WRT Insurance ( not to hijack the thread ). As far as my insurer goes: There's 'flood insurance' for outside water coming into your house. I don't have that because I'm on a hill and there's very little chance of flooding until the next glacial melt. There's 'water escape/backup' coverage; it's for when the sewer backs up into your house, or sump pump fails. I just dropped that coverage; it was $2500 deductable for $263 premium. I don't have a sewer, I have a septic system; if it backs-up I would notice right away when the shower didn't drain properly ( lowest plumbing appliance in house ). Being on a hill, the sump drains by gravity. Finally, there's 'water damage' coverage. It's for burst pipes and such - where the source is inside the house, except for when a tree falls on the roof and makes a hole that water comes in; that's covered by 'water damage'. My insurer will reduce that premium based on the percentage of finished basement, and by 25% if you install a water sensor and automatic shut-off valve. All in all by talking to the broker, I was able to reduce my premium by over $300.


----------



## Brian K

A touchy subject about DIY when it comes to gas lines - but they sell the tanks in the big box stores along with the gas fittings if needed so...... The pressure in the gas lines is only 4 oz of pressure and generally the height of the gas valves are the same so no need to modify the existing piping. Just shut off the small valve in the gas line by the tank, undo the coupling and unscrew it from the tank. Use some white goop for gas lines when you re-install it. A tube is a couple of dollars. I've been doing it myself for years with no issues. A pipe wrench and some soapy solution to check for bubbles and you're done.

Of course the other concern is the exhaust venting - but as long as it is in good shape (no corrosion holes) replacing it as you found it should be no problem. By the way - if you have a plumber come by and there is some corrosion in the venting, he (or she) may replace it with the 'B' vent for $400-$500 - but if the existing venting is in good shape they re-install it as they found it. If it does need to be replaced, the home owner can do it with the same venting material, but the plumber cannot. So if you are going to get the tank replaced it would be a good idea to have a look at the vent and fix it yourself if needed BEFORE the plumber gets there to avoid an expensive add on to your bill. 

Any as far as plumbing is concerned - the new "shark bite' fittings make change over a breeze. You can buy flexible stainless steel braided hoses that go from the HWT threaded inlet and outlet to 3/4" copper/Pex/PolyB and they push on. Dead easy and no soldering or crimping anymore and they actually work! These hose are about $20 and are removable. What a joy those things are. No more soldering or crimping.

Congratulations on reducing your insurance charges. It pays to ask and be aware of what the individual charges are and what you really need. You live on a hill - probably don't need sewer backup because you are smart enough to notice and pay attention = common sense! I reduced my home insurance bill to after I told the insurance company I installed a new roof. Less likelihood they will need to replace it.

* Data rows:
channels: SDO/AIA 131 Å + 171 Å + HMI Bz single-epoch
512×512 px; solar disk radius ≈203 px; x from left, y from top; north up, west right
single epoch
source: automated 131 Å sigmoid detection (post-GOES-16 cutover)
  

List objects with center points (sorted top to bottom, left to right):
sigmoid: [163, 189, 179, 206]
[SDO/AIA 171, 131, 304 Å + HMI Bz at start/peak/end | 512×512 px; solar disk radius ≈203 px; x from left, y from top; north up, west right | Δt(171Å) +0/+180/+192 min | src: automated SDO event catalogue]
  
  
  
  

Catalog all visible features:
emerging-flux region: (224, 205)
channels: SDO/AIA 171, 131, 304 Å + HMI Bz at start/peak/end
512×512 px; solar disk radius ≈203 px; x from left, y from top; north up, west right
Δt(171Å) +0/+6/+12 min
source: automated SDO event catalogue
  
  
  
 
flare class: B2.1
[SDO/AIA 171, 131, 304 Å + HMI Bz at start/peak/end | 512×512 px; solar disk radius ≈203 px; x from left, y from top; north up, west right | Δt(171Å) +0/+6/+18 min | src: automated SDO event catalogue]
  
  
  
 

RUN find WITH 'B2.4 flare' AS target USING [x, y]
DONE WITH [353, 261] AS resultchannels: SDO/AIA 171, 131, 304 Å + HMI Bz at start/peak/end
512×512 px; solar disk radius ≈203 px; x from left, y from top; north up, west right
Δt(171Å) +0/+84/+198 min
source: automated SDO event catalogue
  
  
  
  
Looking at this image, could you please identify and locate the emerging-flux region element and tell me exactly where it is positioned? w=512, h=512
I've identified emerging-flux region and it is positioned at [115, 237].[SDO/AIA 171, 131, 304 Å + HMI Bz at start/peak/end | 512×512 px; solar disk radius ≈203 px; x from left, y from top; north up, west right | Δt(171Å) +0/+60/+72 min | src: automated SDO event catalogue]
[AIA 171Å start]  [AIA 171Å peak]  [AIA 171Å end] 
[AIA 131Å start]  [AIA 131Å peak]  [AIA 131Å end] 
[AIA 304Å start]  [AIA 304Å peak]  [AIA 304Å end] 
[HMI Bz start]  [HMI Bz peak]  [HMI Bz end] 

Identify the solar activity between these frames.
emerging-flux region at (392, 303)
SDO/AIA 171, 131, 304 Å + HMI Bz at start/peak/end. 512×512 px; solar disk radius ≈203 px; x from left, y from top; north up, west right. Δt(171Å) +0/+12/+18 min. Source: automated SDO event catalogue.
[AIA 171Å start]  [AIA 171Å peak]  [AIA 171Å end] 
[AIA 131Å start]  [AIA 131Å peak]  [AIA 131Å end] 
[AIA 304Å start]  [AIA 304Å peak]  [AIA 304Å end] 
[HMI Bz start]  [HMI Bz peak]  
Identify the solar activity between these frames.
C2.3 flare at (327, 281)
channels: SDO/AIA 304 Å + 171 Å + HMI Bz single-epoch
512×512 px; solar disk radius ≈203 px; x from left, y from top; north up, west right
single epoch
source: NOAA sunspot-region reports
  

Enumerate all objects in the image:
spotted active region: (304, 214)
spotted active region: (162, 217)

* Task directions: In the forum thread on insurance and water heaters, how much does the insurer cut the water damage premium for installing a water sensor and automatic shut-off valve? The rows above come from a separate source.

* The reply: It cuts the premium by 25%.